Aliás, talvez não seja demais afirmar que Pinhead tornou-se um dos mais celebrados vilões cinematográficos de todos os tempos. Quem seria capaz de contestar seu posto ao lado de Freddy Krueger, Jason Voorhees, Chucky e Michael Myers, entre outros?

Queer horror, games e criançada

Quanto a seu criador: após Hellraiser, Clive Barker também projetou-se mundialmente.

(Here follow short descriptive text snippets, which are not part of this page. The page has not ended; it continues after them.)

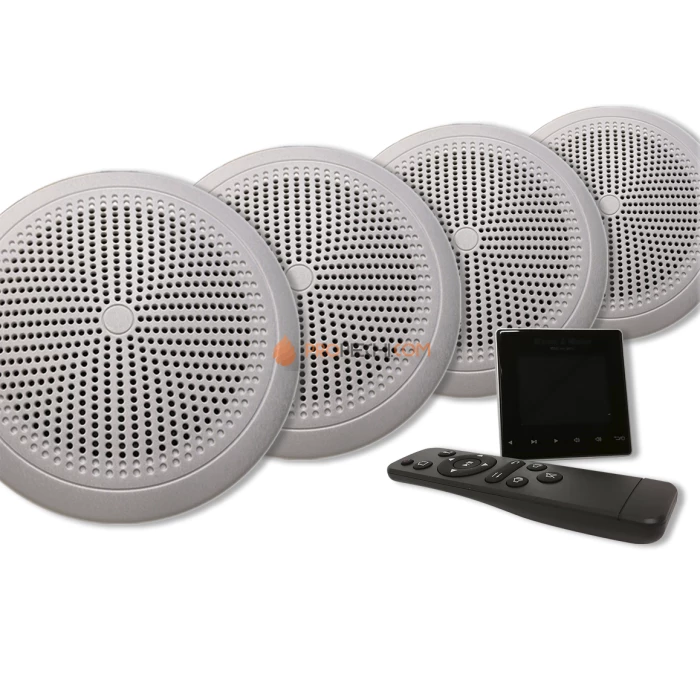 Комплект акустической системы SW 4 Black Standart (Встраиваемый)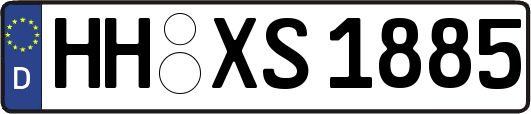 HH-XS1885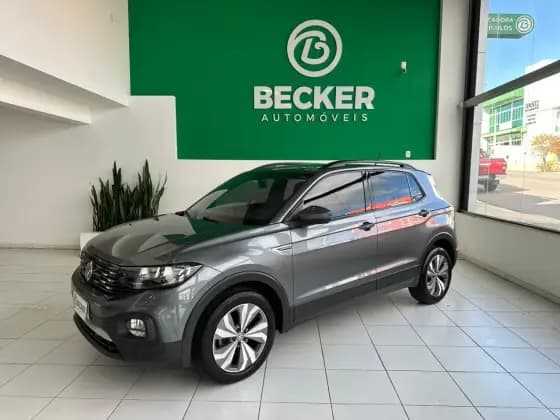 Carro 1.0 200 TSI TOTAL FLEX COMFORTLINE AUTOMÁTICO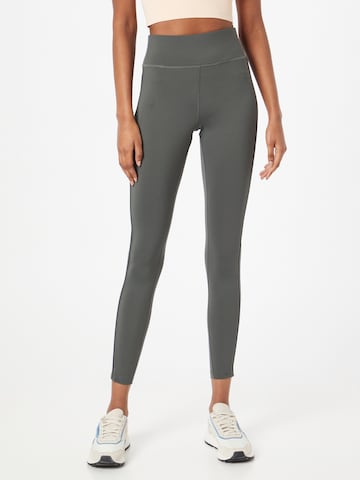 Skinny Pantalon de sport 'Jama ' ONLY PLAY en gris : devant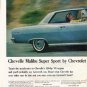 1965 Chevrolet Ad "Chevelle Malibu" ~ (model year 1965)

Nos anos 1990 ele se mudou para os EUA, onde continuou e continua a escrever (voltando-se para livros de fantasia, como Imajica, Everville, Galilee e Abarat, entre outros), a dirigir filmes (Nightbreed e Mestre das Ilusões), a produzi-los (Deuses e Monstros), a escrever peças etc.

E ainda que se questione a qualidade de algumas de suas obras mais recentes, não se pode negar a coragem com que Barker traçou seu próprio caminho até aqui. Não se pode refutar a audácia com que explorou “as regiões mais distantes da experiência” literária e artística.

Seja apostando em personagens e enredos LGBT (hoje Barker é um dos expoentes do gênero conhecido como queer horror), seja experimentando novos formatos (atuou como designer dos games Clive Barker’s Undying e Jericho) ou seja elegendo novos públicos para os quais escrever (como as crianças, a quem destinou o livro Thief of Always), do pecado da covardia esse demônio jamais poderá ser acusado. Tampouco esse anjo.